## DOCUMENT EXCERPT

Being aggrieved by this order of Ld. CIT(A) assessee came in second appeal before us on the following grounds:- “1. Because that the ld. Commissioner of Income Tax (Appeals) was erred in law as well as in facts in upholding the disallowance made by the ld. A.O on account of deduction u/s. 80-IA on a sum of Rs.87 lacs, on the alleged ground that the deduction on the said sum was not eligible for deduction u/s. 80-IA. 2. Because that the ld. Commissioner of Income Tax (Appeals), was erred in law as well as in facts in holding that, the sum of Rs.87 lacs was a compensation and not the appellant’s operational income, but was only incidental to its business activity and constituted income beyond the first degree and proximity nexus between the profit and the industrial undertaking and cannot be considered as income derived from the sale of power on which deduction u/s. 80-IA would be available.”
Ld. AR for the assessee before us filed a paper books which are running from pages 1 to 118 and compilation of case comprising of pages from 1 to 125 respectively and prayed that issue may be decided according to law. On the other hand, Ld. DR submitted that the aforesaid compensation is in the nature of incentive given to assessee and it was limited for a period of two years. Thus, the aforesaid incentive cannot be considered for the purpose of deduction u/s. 80-IA of the Act. He vehemently relied on the order of Authorities Below. 7. We have heard the rival contentions of both the parties and perused and carefully considered the materials on record; including the judicial pronouncements cited and placed reliance upon. The issue before us is whether the compensation received by the assessee is business income and therefore eligible for the deduction under section 80IA of the Act. It is undisputed fact that the compensation was received by the assessee from SEL as the machines failed to generate the guaranteed electricity units. It is also admitted fact that the assessee is into the business of wind power generation business. Thus it can be inferred that the impugned compensation has direct nexus with the business operations of the assessee and accordingly eligible for deduction under section 80IA of the Act. We also find that in the identical facts & circumstances the Hon’ble ITAT decided the issue in favor of assessee by allowing the compensation on account of power generation loss is entitled for deduction u/s.

## DIRECTIVE 1
According to the appeal order excerpt, from whom did the assessee receive the compensation, and for what reason?
## DIRECTIVE 2
Decide whether each statement agrees with the appeal order excerpt, answering yes or no and quoting the deciding words: (a) The assessee works in wind power generation. (b) The DR stated that the compensation was limited to a period of five years. (c) The paper books filed by the AR run from pages 1 to 118.
The lines that come after the appeal order excerpt have no connection to it.

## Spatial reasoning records
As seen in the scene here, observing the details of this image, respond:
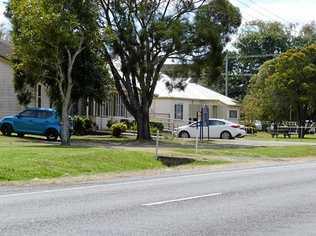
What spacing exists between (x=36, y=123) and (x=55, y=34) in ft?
27.0

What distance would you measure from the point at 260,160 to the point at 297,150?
19.2ft

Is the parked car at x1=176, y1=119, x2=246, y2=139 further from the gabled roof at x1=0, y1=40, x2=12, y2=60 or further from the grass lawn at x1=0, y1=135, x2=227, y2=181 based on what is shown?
the grass lawn at x1=0, y1=135, x2=227, y2=181

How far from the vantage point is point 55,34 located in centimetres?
2930

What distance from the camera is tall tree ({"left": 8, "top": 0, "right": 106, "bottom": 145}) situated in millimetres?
29188

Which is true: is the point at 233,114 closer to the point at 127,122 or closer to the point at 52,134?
the point at 127,122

## FINISHED ANSWER 1
The assessee received it from SEL because the machines failed to generate the guaranteed electricity units.

## FINISHED ANSWER 2
(a) Yes: "the assessee is into the business of wind power generation business"
(b) No: "it was limited for a period of two years"
(c) Yes: "a paper books which are running from pages 1 to 118"